- _Фрагмент документа_:
——————————
Витрины великого эксперимента. Культурная дипломатия Советского Союза и его западные гости, 1921-1941 годы
Шрифт:
В то же время сталинистский комплекс превосходства, теперь отягощенный еще и ксенофобским компонентом, сыграл свою роль в крушении иллюзий Роллана. Писатель критиковал советский шовинизм в резком письме, которое он раз за разом пытался опубликовать в советской печати. Письмо, переведенное Кудашевой на русский язык в ноябре 1937 года, было адресовано двум советским школьницам, написавшим Роллану:
Вредно и опасно быть слишком гордыми, какими кажетесь мне Вы, слишком самодовольными… Вы не правы, считая, что он [СССР] уже перегнал другие страны. (В СССР, пишете Вы, все самое лучшее. Лучшие ученые, лучшие писатели, лучшие музыканты, спортсмены, инженеры, изобретатели)… Надо помнить о величии СССР и его интернационализме. Вот почему надо следить за тем, чтобы сыны СССР не отказывались от пангуманизма и не впадали в национализм.
Роллан смело заключал, что национальная гордость есть одна из первых фаз фашизма. Это письмо, разумеется, никогда не было напечатано, но еще возмутительнее было то, что почтенный писатель, прославлявшийся как гигант в советской культуре, так и не удостоился ответа на свои повторявшиеся запросы. Когда начались массовые репрессии, Роллан проявил осторожность и не порвал немедленно с Советским Союзом, хотя и выразил
Несмотря на то что поворот к репрессиям убавил число западных интеллектуалов, желавших записаться в «друзья Советского Союза», в результате драматичных перемен в Европе в конце 1930-х годов (победа националистов Франко в гражданской войне, Мюнхенский сговор 1938 года, вторжение нацистов в Чехословакию в следующем году и начало Второй мировой войны) перед СССР открылись новые возможности для осуществления международной политики культурного покровительства. Советские власти могли предоставить помощь обложенным со всех сторон сочувствующим и давним верным «друзьям» или даже спасти их. Например, глава ССП Александр Фадеев хлопотал о помощи испанским писателям, а в особых случаях — и об их эмиграции в СССР; в 1939 году он отвечал на прошения отчаявшихся испанских беженцев во Франции{943}. После Мюнхенского сговора атмосфера в Праге (главном центре советской культурной дипломатии в течение более чем десяти лет) стала неприветливой. В одном из дипломатических отчетов отмечалось: «Часть… людей, считавших раньше модным и даже почетным вести дружбу с Советским Союзом, начала прятаться в кусты и выпадает из сферы нашего влияния». В Словакии всякая советская культурная деятельность резко прекратилась после прихода к власти в конце 1938 года клерикально-фашистского режима Йозефа Тисо. Глава пражского Общества сближения с Новой Россией Зденек Неедлы после встречи с советским послом ограничил деятельность Общества, опасаясь последствий ожидавшегося в любой момент запрета чехословацкой компартии. Неедлы согласился, что основной целью его Общества должно стать опровержение заявлений об ответственности СССР за Мюнхенский сговор. В Москве временному председателю ВОКСа Смирнову оставалось только грубо заявить, что не следует сохранять никаких контактов с ненадежными друзьями за границей. Когда нацистские войска 15 марта 1939 года вошли в Богемию и Моравию, Неедлы удалось ускользнуть от гестапо и получить советский паспорт в посольстве, после чего он уехал в СССР{944}. В Прагу он вернулся только после войны, сталинским ставленником — министром культуры в 1948–1953 годах.
——————————
- _Перечень строк_:
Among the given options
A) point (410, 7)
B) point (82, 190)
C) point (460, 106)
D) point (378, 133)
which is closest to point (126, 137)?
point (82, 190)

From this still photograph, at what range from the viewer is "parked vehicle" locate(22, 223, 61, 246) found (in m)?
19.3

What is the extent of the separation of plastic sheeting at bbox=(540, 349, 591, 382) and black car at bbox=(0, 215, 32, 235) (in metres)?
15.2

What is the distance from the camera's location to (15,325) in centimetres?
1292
——————————
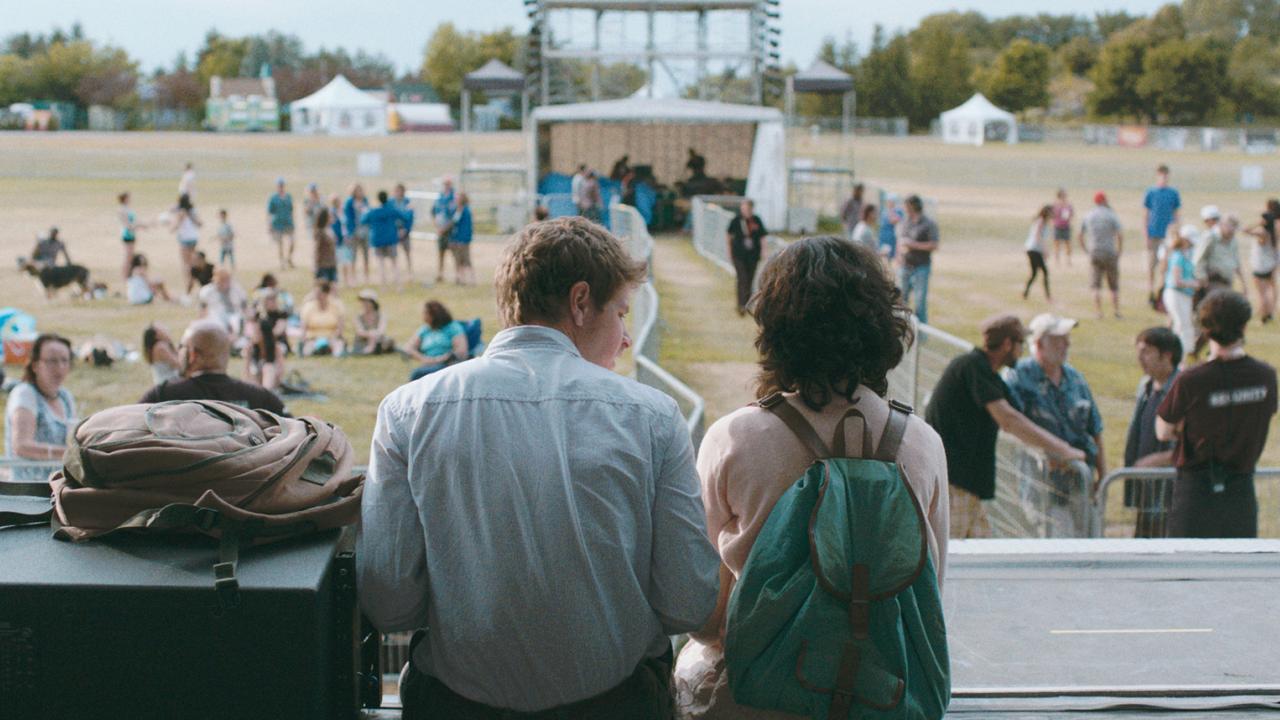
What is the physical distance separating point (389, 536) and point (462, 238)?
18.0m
——————————
- _Ваше задание_: Продолжите отрывок о советской культурной дипломатии конца 1930-х годов, начав сразу после его последнего предложения.

- _Результат выполнения_:
Конкретные выгоды для западных интеллектуалов, которые и после массовых репрессий сохранили свои советские контакты, пожалуй, лучше всего иллюстрируются перепиской конца 1930-х годов Аплетина с Б. Брехтом, с апреля 1939 года жившим в Швейцарии. Естественно, письма хранят полное молчание о жестоких репрессиях против немецкой диаспоры и антифашистских литераторов-эмигрантов в Москве, нет в них упоминаний и об арестах друга Брехта С. Третьякова летом 1937 года и Всеволода Мейерхольда — в 1939-м. Неизменно заботливый, Аплетин очень хотел углубить сотрудничество с Брехтом настолько, насколько это было приемлемо для последнего. Он помогал Брехту публиковаться в «Литературной газете», с большим энтузиазмом писал об успехе его пьесы «Жизнь Галилея» в СССР, пытался в 1939 году добыть для него денег, чтобы издать его новую пьесу «Мамаша Кураж», и слал драматургу высказывания Сталина о международном положении в немецком переводе. Проникнуть в суть позиции самого Брехта в тот период позволяют сделанные Вальтером Беньямином записи его разговоров с писателем. В частности, Брехт заявлял: «В России диктатура состоит во власти над пролетариатом. Нам не стоит отрекаться от нее, покуда эта диктатура делает хотя бы что-то для пролетариата». Когда Беньямин упомянул, что у Брехта есть друзья в СССР, тот ответил: «На самом деле у меня там нет друзей. У москвичей тоже нет друзей, как и у мертвых их не бывает»{945}. Однако советские связи в 1940 году по-прежнему оставались полезными для изгнанного драматурга: Аплетин выхлопотал выплату ему наличными по всем еще причитавшимся советским гонорарам и помог получить разрешение на проезд через весь Советский Союз до Владивостока{946}. Оттуда Брехт отправился морем в США и прибыл в Калифорнию за день до начала операции «Барбаросса».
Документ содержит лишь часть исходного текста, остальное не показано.